(Given text Opens)

Oh, it’s just me, myself and I
Solo ride until I die
‘Cause I got me for life
Oh I don’t need a hand to hold
Even when the night is cold
I got that fire in my soul
It is quite ingenious foreshadowing to start off the City Lights Theater Company production of Lauren Gunderson’s signature work “I and You” with G Eazy’s current hit “Me Myself and I.” It’s a rap song that not only has a catchy hook, but a song that is defiant in tone. And while the hook immediately brings the plight of the lovely Caroline to the forefront, other lyrics in the song stand out:
I don’t need anything to get me through the night/Except the beat that’s in my heart/Yeah, it’s keeping me alive.
Certainly, Caroline, played with great levels by Ivette Deltoro, is alive. But it’s hard to make a case that she is living. After all, her room that she never leaves, much like her life, is a veritable mess. Her faulty liver probably looks like her room. Clothes and various other crap encompasses the floor, a pile of teddy bears go about six deep off in the corner while she sports a Beatles t-shirt that has probably been worn for days on end.
What turns Caroline’s world upside down is the presence of the handsome, athletic Anthony, a beautifully presenced Davied Morales, entering her room, sent by her mom from the world of downstairs. There is a group poetry project on Walt Whitman due the next day, and Anthony chooses Caroline to work with, trekking to her house to work after a big basketball game. Her anger at the unannounced visit is palpable. His good nature proves to be infectious, but only after an onslaught of attacks with a hairbrush and clothes as weapons.
Caroline certainly has no desires to spend more than a minute with this dude, and more than a minute thinking about poetry. After all, according to Caroline, this is an art form where you guess what something means, only to be told that it means “14 other things that are not obvious.”

(Given text Closes)

● Your objective:
Copy the passage of the review that opens with "What turns Caroline’s" and closes with "clothes as weapons.", changing "hairbrush" to "pillow".

(Data extract Opens)

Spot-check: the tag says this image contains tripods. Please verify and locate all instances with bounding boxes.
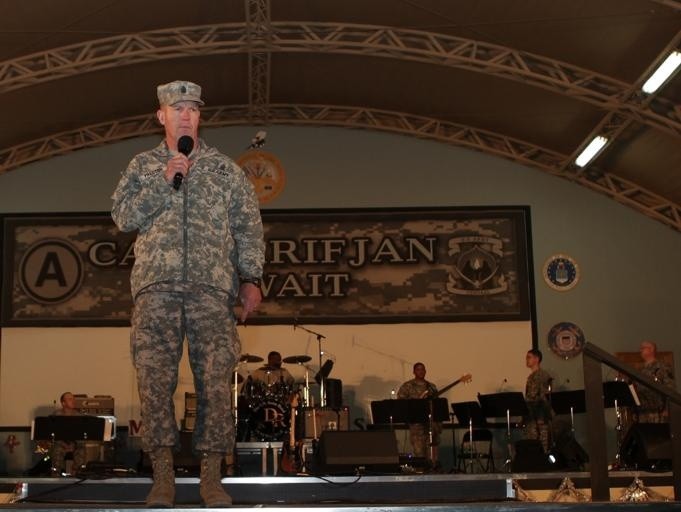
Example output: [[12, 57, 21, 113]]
[[459, 416, 488, 474]]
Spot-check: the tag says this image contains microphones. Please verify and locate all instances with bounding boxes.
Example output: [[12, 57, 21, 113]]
[[293, 317, 298, 331], [172, 136, 195, 191]]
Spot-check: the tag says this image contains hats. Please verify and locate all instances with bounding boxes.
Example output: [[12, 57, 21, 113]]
[[156, 80, 204, 106]]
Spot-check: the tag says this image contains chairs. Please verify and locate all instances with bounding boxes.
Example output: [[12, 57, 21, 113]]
[[456, 428, 495, 474]]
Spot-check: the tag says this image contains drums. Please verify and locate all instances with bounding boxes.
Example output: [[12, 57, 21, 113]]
[[249, 399, 289, 438]]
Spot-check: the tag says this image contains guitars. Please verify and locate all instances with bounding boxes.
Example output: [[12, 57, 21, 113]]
[[421, 375, 472, 398], [280, 395, 303, 475]]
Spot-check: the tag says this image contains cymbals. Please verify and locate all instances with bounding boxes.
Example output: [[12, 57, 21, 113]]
[[295, 380, 318, 385], [283, 356, 312, 363], [232, 371, 243, 384], [239, 353, 263, 362]]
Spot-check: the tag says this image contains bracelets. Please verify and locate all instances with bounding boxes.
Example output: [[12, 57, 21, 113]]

(Data extract Closes)

● Result for this task:
What turns Caroline’s world upside down is the presence of the handsome, athletic Anthony, a beautifully presenced Davied Morales, entering her room, sent by her mom from the world of downstairs. There is a group poetry project on Walt Whitman due the next day, and Anthony chooses Caroline to work with, trekking to her house to work after a big basketball game. Her anger at the unannounced visit is palpable. His good nature proves to be infectious, but only after an onslaught of attacks with a pillow and clothes as weapons.